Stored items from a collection
>>

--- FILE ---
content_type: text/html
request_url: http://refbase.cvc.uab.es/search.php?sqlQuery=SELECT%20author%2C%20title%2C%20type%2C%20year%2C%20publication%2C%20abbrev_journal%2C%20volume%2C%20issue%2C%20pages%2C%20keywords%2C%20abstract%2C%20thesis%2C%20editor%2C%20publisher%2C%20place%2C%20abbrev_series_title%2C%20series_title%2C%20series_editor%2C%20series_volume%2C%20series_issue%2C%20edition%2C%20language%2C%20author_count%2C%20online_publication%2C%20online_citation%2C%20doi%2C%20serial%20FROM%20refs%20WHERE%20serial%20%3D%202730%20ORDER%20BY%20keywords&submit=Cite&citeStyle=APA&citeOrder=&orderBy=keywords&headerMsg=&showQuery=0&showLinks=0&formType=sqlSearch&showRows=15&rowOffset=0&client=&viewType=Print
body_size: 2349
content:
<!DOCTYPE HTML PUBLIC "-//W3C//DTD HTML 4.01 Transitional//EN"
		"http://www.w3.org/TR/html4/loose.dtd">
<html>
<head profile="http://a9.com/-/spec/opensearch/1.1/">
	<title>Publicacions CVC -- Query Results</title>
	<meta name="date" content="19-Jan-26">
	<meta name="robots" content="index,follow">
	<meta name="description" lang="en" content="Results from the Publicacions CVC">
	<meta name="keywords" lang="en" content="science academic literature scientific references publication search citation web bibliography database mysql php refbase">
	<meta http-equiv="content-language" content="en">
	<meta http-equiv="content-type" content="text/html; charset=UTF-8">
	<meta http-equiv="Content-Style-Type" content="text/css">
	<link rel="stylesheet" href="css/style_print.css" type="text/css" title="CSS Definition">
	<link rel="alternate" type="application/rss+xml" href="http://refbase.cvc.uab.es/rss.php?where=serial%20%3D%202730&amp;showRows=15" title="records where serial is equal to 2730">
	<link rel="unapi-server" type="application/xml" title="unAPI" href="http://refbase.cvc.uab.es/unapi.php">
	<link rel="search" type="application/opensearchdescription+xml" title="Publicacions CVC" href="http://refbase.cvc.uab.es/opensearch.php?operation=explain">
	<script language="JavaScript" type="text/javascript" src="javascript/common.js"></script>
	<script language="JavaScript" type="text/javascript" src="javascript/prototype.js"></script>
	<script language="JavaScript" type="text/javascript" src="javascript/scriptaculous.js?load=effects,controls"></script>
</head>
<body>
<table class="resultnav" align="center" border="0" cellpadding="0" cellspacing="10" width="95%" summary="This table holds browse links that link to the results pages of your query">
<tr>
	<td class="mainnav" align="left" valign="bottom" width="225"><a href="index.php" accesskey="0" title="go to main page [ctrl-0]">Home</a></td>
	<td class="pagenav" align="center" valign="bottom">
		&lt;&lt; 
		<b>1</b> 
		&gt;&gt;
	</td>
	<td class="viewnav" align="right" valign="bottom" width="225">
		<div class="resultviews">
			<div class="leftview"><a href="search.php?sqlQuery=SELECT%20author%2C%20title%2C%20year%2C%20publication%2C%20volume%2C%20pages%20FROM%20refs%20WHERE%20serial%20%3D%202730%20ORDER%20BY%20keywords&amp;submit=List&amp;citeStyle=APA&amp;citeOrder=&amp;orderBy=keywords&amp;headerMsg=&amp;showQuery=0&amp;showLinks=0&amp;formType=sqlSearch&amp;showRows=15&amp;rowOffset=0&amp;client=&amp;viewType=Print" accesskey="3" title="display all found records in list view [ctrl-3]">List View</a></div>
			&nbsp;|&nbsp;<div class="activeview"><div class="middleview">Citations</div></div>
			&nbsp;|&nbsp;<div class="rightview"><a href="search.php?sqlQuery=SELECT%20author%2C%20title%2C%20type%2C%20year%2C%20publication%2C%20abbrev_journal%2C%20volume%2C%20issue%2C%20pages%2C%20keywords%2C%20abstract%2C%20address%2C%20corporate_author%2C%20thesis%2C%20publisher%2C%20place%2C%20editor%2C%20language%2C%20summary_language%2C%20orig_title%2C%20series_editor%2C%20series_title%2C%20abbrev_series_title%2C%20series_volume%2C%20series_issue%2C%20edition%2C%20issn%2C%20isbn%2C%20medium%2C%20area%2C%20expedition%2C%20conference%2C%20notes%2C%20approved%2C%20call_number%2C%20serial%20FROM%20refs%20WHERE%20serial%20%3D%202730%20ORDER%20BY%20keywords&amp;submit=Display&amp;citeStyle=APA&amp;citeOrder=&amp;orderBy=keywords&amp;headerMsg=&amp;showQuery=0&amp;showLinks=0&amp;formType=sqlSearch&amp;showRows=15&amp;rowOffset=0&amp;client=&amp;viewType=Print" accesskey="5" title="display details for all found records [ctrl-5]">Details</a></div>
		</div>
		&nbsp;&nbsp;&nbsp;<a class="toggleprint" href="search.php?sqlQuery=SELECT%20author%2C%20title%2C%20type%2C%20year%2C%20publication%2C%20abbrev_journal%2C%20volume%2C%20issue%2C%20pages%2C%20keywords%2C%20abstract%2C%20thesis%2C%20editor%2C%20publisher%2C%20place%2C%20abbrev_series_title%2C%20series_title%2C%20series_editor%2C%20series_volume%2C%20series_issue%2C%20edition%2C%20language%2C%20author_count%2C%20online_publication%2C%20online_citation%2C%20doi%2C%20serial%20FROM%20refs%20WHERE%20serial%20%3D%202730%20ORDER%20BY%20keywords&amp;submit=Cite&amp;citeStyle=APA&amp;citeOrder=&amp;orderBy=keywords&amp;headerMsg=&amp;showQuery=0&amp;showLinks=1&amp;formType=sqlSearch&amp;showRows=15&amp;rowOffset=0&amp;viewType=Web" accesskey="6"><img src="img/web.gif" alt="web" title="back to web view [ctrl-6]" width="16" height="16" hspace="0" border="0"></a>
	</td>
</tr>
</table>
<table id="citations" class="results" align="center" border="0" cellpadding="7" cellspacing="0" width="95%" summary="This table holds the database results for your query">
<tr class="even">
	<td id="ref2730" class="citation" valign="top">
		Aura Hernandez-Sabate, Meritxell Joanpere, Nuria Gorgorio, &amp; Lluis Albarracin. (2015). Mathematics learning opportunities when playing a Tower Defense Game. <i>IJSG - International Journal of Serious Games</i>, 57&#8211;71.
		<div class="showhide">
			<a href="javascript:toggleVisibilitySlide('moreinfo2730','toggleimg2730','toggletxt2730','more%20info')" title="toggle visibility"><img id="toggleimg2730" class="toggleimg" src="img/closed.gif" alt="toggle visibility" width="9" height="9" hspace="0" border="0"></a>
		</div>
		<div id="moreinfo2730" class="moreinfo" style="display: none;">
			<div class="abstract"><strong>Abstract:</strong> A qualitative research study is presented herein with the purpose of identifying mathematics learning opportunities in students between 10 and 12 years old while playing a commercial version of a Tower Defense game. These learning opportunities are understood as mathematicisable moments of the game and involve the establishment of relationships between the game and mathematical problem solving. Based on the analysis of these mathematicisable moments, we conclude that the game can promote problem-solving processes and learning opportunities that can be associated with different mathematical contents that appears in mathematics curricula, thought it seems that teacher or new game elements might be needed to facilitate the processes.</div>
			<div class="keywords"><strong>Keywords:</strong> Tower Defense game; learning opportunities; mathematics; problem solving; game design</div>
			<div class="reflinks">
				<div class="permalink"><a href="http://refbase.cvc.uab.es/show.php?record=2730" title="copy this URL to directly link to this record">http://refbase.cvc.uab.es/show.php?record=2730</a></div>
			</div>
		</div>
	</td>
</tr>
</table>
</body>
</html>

<<

## Problem to work on
What this exercise asks for is an exact copy of all the records.

## Exercise solution
--- FILE ---
content_type: text/html
request_url: http://refbase.cvc.uab.es/search.php?sqlQuery=SELECT%20author%2C%20title%2C%20type%2C%20year%2C%20publication%2C%20abbrev_journal%2C%20volume%2C%20issue%2C%20pages%2C%20keywords%2C%20abstract%2C%20thesis%2C%20editor%2C%20publisher%2C%20place%2C%20abbrev_series_title%2C%20series_title%2C%20series_editor%2C%20series_volume%2C%20series_issue%2C%20edition%2C%20language%2C%20author_count%2C%20online_publication%2C%20online_citation%2C%20doi%2C%20serial%20FROM%20refs%20WHERE%20serial%20%3D%202730%20ORDER%20BY%20keywords&submit=Cite&citeStyle=APA&citeOrder=&orderBy=keywords&headerMsg=&showQuery=0&showLinks=0&formType=sqlSearch&showRows=15&rowOffset=0&client=&viewType=Print
body_size: 2349
content:
<!DOCTYPE HTML PUBLIC "-//W3C//DTD HTML 4.01 Transitional//EN"
		"http://www.w3.org/TR/html4/loose.dtd">
<html>
<head profile="http://a9.com/-/spec/opensearch/1.1/">
	<title>Publicacions CVC -- Query Results</title>
	<meta name="date" content="19-Jan-26">
	<meta name="robots" content="index,follow">
	<meta name="description" lang="en" content="Results from the Publicacions CVC">
	<meta name="keywords" lang="en" content="science academic literature scientific references publication search citation web bibliography database mysql php refbase">
	<meta http-equiv="content-language" content="en">
	<meta http-equiv="content-type" content="text/html; charset=UTF-8">
	<meta http-equiv="Content-Style-Type" content="text/css">
	<link rel="stylesheet" href="css/style_print.css" type="text/css" title="CSS Definition">
	<link rel="alternate" type="application/rss+xml" href="http://refbase.cvc.uab.es/rss.php?where=serial%20%3D%202730&amp;showRows=15" title="records where serial is equal to 2730">
	<link rel="unapi-server" type="application/xml" title="unAPI" href="http://refbase.cvc.uab.es/unapi.php">
	<link rel="search" type="application/opensearchdescription+xml" title="Publicacions CVC" href="http://refbase.cvc.uab.es/opensearch.php?operation=explain">
	<script language="JavaScript" type="text/javascript" src="javascript/common.js"></script>
	<script language="JavaScript" type="text/javascript" src="javascript/prototype.js"></script>
	<script language="JavaScript" type="text/javascript" src="javascript/scriptaculous.js?load=effects,controls"></script>
</head>
<body>
<table class="resultnav" align="center" border="0" cellpadding="0" cellspacing="10" width="95%" summary="This table holds browse links that link to the results pages of your query">
<tr>
	<td class="mainnav" align="left" valign="bottom" width="225"><a href="index.php" accesskey="0" title="go to main page [ctrl-0]">Home</a></td>
	<td class="pagenav" align="center" valign="bottom">
		&lt;&lt; 
		<b>1</b> 
		&gt;&gt;
	</td>
	<td class="viewnav" align="right" valign="bottom" width="225">
		<div class="resultviews">
			<div class="leftview"><a href="search.php?sqlQuery=SELECT%20author%2C%20title%2C%20year%2C%20publication%2C%20volume%2C%20pages%20FROM%20refs%20WHERE%20serial%20%3D%202730%20ORDER%20BY%20keywords&amp;submit=List&amp;citeStyle=APA&amp;citeOrder=&amp;orderBy=keywords&amp;headerMsg=&amp;showQuery=0&amp;showLinks=0&amp;formType=sqlSearch&amp;showRows=15&amp;rowOffset=0&amp;client=&amp;viewType=Print" accesskey="3" title="display all found records in list view [ctrl-3]">List View</a></div>
			&nbsp;|&nbsp;<div class="activeview"><div class="middleview">Citations</div></div>
			&nbsp;|&nbsp;<div class="rightview"><a href="search.php?sqlQuery=SELECT%20author%2C%20title%2C%20type%2C%20year%2C%20publication%2C%20abbrev_journal%2C%20volume%2C%20issue%2C%20pages%2C%20keywords%2C%20abstract%2C%20address%2C%20corporate_author%2C%20thesis%2C%20publisher%2C%20place%2C%20editor%2C%20language%2C%20summary_language%2C%20orig_title%2C%20series_editor%2C%20series_title%2C%20abbrev_series_title%2C%20series_volume%2C%20series_issue%2C%20edition%2C%20issn%2C%20isbn%2C%20medium%2C%20area%2C%20expedition%2C%20conference%2C%20notes%2C%20approved%2C%20call_number%2C%20serial%20FROM%20refs%20WHERE%20serial%20%3D%202730%20ORDER%20BY%20keywords&amp;submit=Display&amp;citeStyle=APA&amp;citeOrder=&amp;orderBy=keywords&amp;headerMsg=&amp;showQuery=0&amp;showLinks=0&amp;formType=sqlSearch&amp;showRows=15&amp;rowOffset=0&amp;client=&amp;viewType=Print" accesskey="5" title="display details for all found records [ctrl-5]">Details</a></div>
		</div>
		&nbsp;&nbsp;&nbsp;<a class="toggleprint" href="search.php?sqlQuery=SELECT%20author%2C%20title%2C%20type%2C%20year%2C%20publication%2C%20abbrev_journal%2C%20volume%2C%20issue%2C%20pages%2C%20keywords%2C%20abstract%2C%20thesis%2C%20editor%2C%20publisher%2C%20place%2C%20abbrev_series_title%2C%20series_title%2C%20series_editor%2C%20series_volume%2C%20series_issue%2C%20edition%2C%20language%2C%20author_count%2C%20online_publication%2C%20online_citation%2C%20doi%2C%20serial%20FROM%20refs%20WHERE%20serial%20%3D%202730%20ORDER%20BY%20keywords&amp;submit=Cite&amp;citeStyle=APA&amp;citeOrder=&amp;orderBy=keywords&amp;headerMsg=&amp;showQuery=0&amp;showLinks=1&amp;formType=sqlSearch&amp;showRows=15&amp;rowOffset=0&amp;viewType=Web" accesskey="6"><img src="img/web.gif" alt="web" title="back to web view [ctrl-6]" width="16" height="16" hspace="0" border="0"></a>
	</td>
</tr>
</table>
<table id="citations" class="results" align="center" border="0" cellpadding="7" cellspacing="0" width="95%" summary="This table holds the database results for your query">
<tr class="even">
	<td id="ref2730" class="citation" valign="top">
		Aura Hernandez-Sabate, Meritxell Joanpere, Nuria Gorgorio, &amp; Lluis Albarracin. (2015). Mathematics learning opportunities when playing a Tower Defense Game. <i>IJSG - International Journal of Serious Games</i>, 57&#8211;71.
		<div class="showhide">
			<a href="javascript:toggleVisibilitySlide('moreinfo2730','toggleimg2730','toggletxt2730','more%20info')" title="toggle visibility"><img id="toggleimg2730" class="toggleimg" src="img/closed.gif" alt="toggle visibility" width="9" height="9" hspace="0" border="0"></a>
		</div>
		<div id="moreinfo2730" class="moreinfo" style="display: none;">
			<div class="abstract"><strong>Abstract:</strong> A qualitative research study is presented herein with the purpose of identifying mathematics learning opportunities in students between 10 and 12 years old while playing a commercial version of a Tower Defense game. These learning opportunities are understood as mathematicisable moments of the game and involve the establishment of relationships between the game and mathematical problem solving. Based on the analysis of these mathematicisable moments, we conclude that the game can promote problem-solving processes and learning opportunities that can be associated with different mathematical contents that appears in mathematics curricula, thought it seems that teacher or new game elements might be needed to facilitate the processes.</div>
			<div class="keywords"><strong>Keywords:</strong> Tower Defense game; learning opportunities; mathematics; problem solving; game design</div>
			<div class="reflinks">
				<div class="permalink"><a href="http://refbase.cvc.uab.es/show.php?record=2730" title="copy this URL to directly link to this record">http://refbase.cvc.uab.es/show.php?record=2730</a></div>
			</div>
		</div>
	</td>
</tr>
</table>
</body>
</html>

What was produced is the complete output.